The FCCValidator provides registry-aware validation:

from fcc.scenarios.validation import FCCValidator

validator = FCCValidator.from_registry(persona_registry)
errors = validator.validate_scenario(scenario_data)

Artifact Versioning

Artifacts in FCC are versioned through several mechanisms:

Scenario Versioning

Each scenario has a version field and tracks which personas and workflow graphs it references:

scenario_id: GEN-001
version: "2.0"
name: "General Documentation"
personas:
  - RC
  - BC
  - DE
workflow: base_sequence

Workflow Graph Versioning

Workflow graphs are stored as versioned JSON files:

Graph Nodes Description
base_sequence.json 5 Base FCC cycle
extended_sequence.json 20 Extended with integration personas
complete_24.json 24 Complete 24-persona graph
extended_84.json 55 Extended 84-persona graph

Documentation Versioning

Generated documentation is versioned through the docs-as-code generator:

from fcc.scaffold.doc_generator import DocGenerator

generator = DocGenerator(persona_registry, output_dir="docs/fcc")
stats = generator.generate_all()
# stats.files_generated: total files
# stats.personas_documented: persona count

Resource Path Resolution

The fcc._resources module provides centralized path resolution for all data files, using importlib.resources for package-safe access:

from fcc._resources import get_data_path, get_template_path

# Data files
persona_path = get_data_path("personas", "core_personas.yaml")
schema_path = get_data_path("schemas", "persona_schema.json")
scenario_path = get_data_path("scenarios", "GEN-001.yaml")
governance_path = get_data_path("governance", "quality_gates.yaml")

# Templates
project_template = get_template_path("project", "pyproject.toml.j2")
doc_template = get_template_path("docs", "persona_index.md.j2")
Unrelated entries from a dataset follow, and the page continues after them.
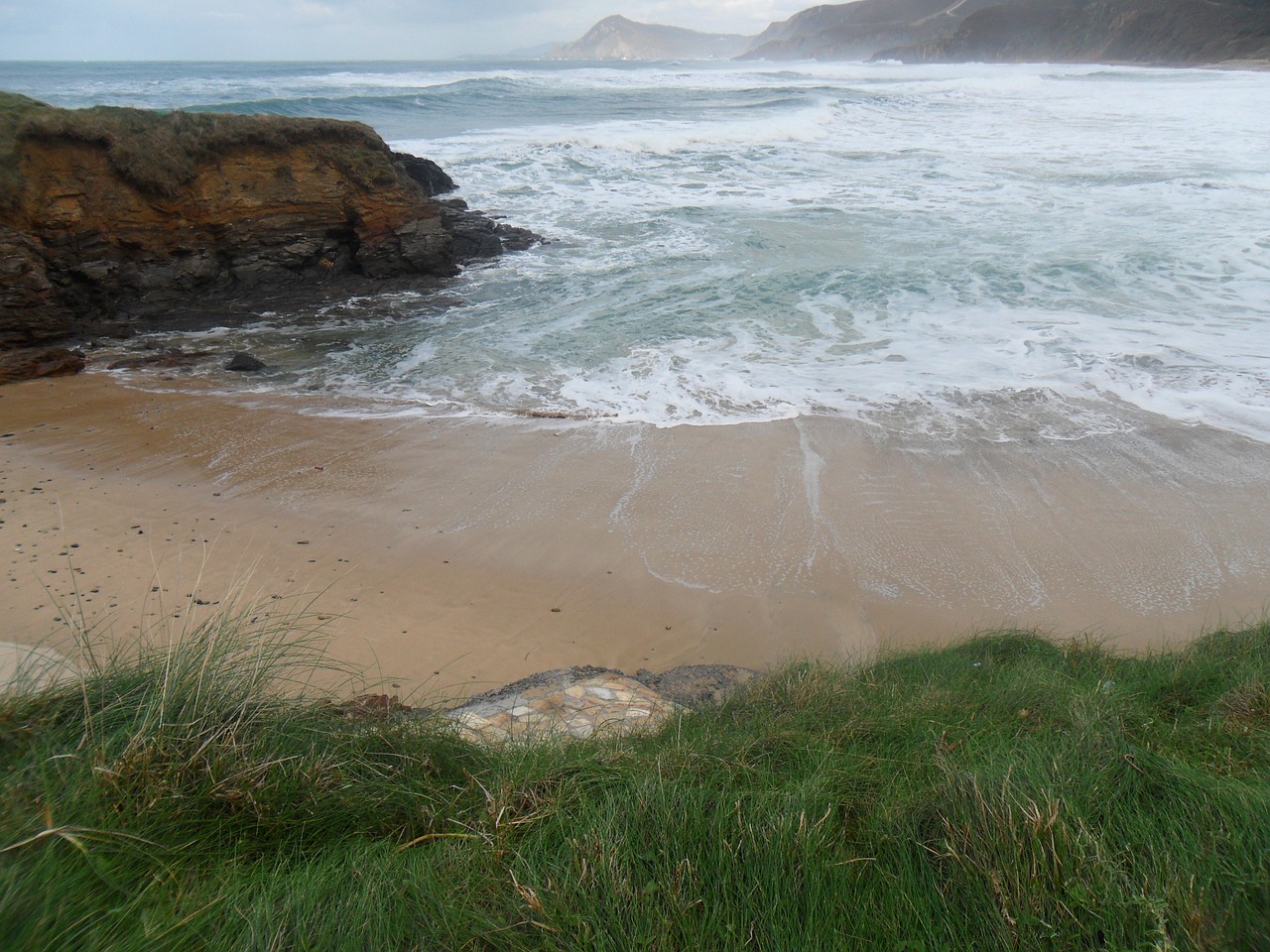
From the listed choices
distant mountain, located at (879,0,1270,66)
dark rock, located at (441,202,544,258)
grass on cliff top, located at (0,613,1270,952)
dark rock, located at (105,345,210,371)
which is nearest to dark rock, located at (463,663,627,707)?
grass on cliff top, located at (0,613,1270,952)

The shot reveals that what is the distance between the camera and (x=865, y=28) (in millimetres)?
126688

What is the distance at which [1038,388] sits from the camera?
8.54 m

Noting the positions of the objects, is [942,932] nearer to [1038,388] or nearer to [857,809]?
[857,809]

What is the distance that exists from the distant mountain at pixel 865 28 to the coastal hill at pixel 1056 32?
0.22 m

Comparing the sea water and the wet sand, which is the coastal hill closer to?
the sea water

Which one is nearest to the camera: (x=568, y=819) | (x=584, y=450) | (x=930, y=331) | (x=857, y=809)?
(x=568, y=819)

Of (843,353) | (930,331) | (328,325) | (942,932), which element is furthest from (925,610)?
(328,325)

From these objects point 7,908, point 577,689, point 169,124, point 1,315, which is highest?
point 169,124

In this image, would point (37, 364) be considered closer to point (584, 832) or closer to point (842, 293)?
point (584, 832)

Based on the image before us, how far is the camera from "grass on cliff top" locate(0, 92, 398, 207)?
9977mm

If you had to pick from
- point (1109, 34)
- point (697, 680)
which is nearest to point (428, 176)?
point (697, 680)

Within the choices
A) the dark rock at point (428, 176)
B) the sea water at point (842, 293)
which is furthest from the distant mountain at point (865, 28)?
the dark rock at point (428, 176)

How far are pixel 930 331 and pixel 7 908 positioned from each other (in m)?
10.6

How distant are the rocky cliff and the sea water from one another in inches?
46.5
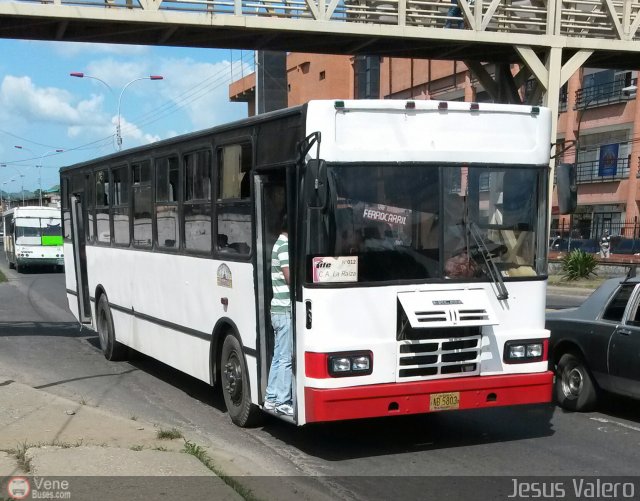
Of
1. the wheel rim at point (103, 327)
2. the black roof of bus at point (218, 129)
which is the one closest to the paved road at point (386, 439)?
the wheel rim at point (103, 327)

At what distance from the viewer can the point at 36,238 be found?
121 ft

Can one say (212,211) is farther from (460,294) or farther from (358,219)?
(460,294)

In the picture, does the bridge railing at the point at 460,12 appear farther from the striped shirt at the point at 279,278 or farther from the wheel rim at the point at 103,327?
the striped shirt at the point at 279,278

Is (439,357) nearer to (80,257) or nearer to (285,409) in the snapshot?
(285,409)

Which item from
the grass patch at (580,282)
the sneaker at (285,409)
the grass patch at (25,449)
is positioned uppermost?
the sneaker at (285,409)

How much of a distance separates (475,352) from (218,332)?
9.06 feet

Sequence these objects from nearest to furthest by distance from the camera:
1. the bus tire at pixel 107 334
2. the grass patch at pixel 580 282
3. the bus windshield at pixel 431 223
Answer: the bus windshield at pixel 431 223 → the bus tire at pixel 107 334 → the grass patch at pixel 580 282

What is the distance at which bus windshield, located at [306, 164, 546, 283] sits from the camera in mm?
6277

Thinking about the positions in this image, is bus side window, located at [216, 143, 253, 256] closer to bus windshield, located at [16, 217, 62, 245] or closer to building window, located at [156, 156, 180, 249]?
building window, located at [156, 156, 180, 249]

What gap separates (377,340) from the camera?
6.28 meters

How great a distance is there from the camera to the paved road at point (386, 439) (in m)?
6.23

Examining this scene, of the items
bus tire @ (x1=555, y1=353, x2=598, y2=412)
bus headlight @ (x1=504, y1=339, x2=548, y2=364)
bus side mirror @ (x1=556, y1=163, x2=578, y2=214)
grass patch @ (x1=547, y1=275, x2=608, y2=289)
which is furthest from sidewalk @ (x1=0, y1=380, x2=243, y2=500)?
grass patch @ (x1=547, y1=275, x2=608, y2=289)

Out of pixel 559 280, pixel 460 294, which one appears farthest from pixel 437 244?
→ pixel 559 280

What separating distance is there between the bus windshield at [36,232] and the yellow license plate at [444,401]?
33.4m
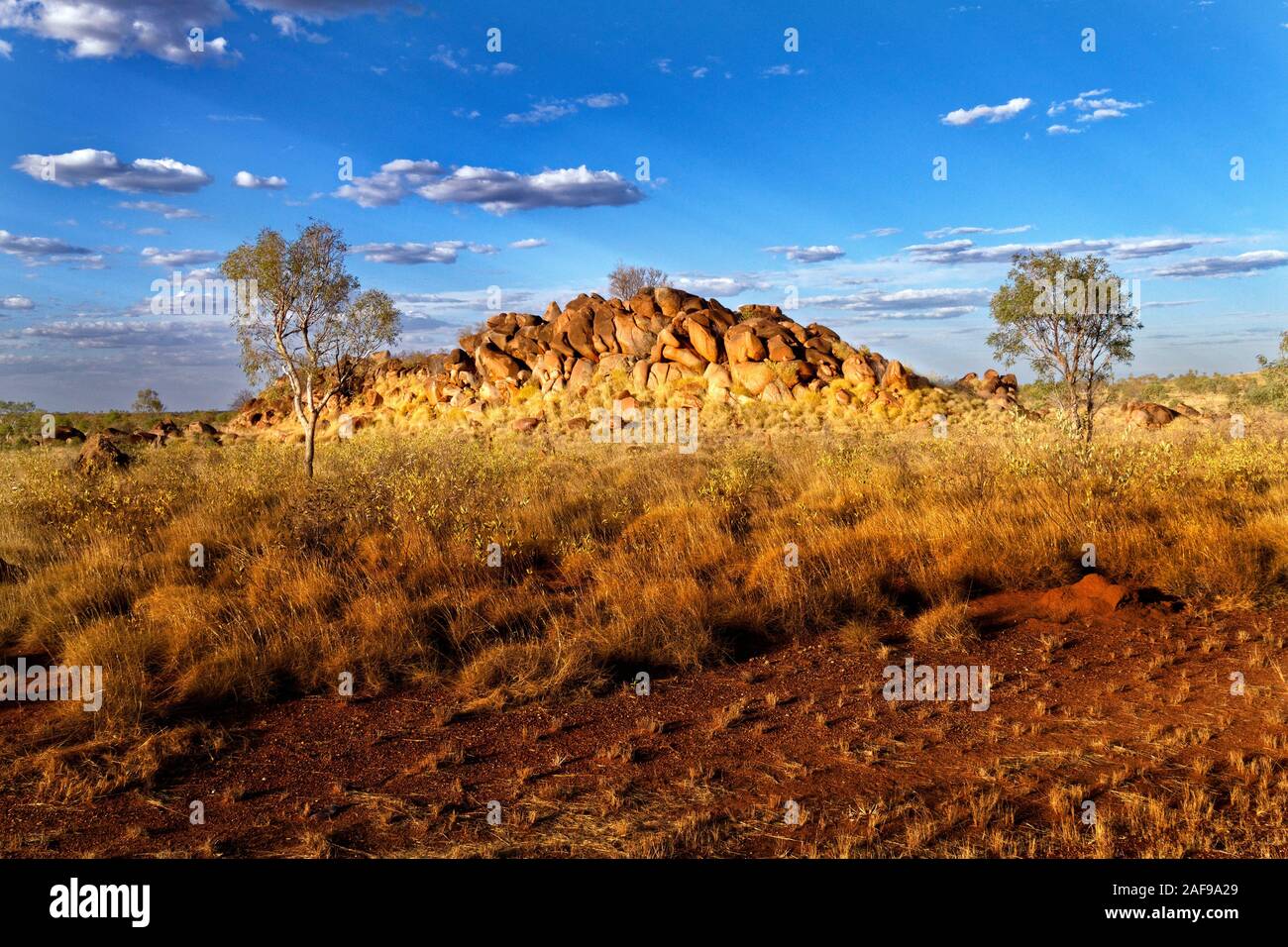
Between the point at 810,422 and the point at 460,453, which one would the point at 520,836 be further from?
the point at 810,422

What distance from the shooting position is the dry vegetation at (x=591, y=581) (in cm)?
495

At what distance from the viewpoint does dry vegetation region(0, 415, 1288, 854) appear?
495 cm

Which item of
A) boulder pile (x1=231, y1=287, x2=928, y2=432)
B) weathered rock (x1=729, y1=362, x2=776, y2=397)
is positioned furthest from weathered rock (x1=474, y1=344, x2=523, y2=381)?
weathered rock (x1=729, y1=362, x2=776, y2=397)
This approach ensures correct path resolution whether FCC is installed as a wheel, in editable mode, or run from source.

Quality Gates

Quality gates define validation criteria for artifact transitions. They are loaded from src/fcc/data/governance/quality_gates.yaml:

from fcc.governance.quality_gates import QualityGateRegistry

gates = QualityGateRegistry.from_default()
gate = gates.get("completeness")
print(gate.threshold)   # Minimum passing score
print(gate.description) # What this gate checks

The framework ships with 25 pre-defined quality gates covering completeness, accuracy, consistency, traceability, and compliance dimensions.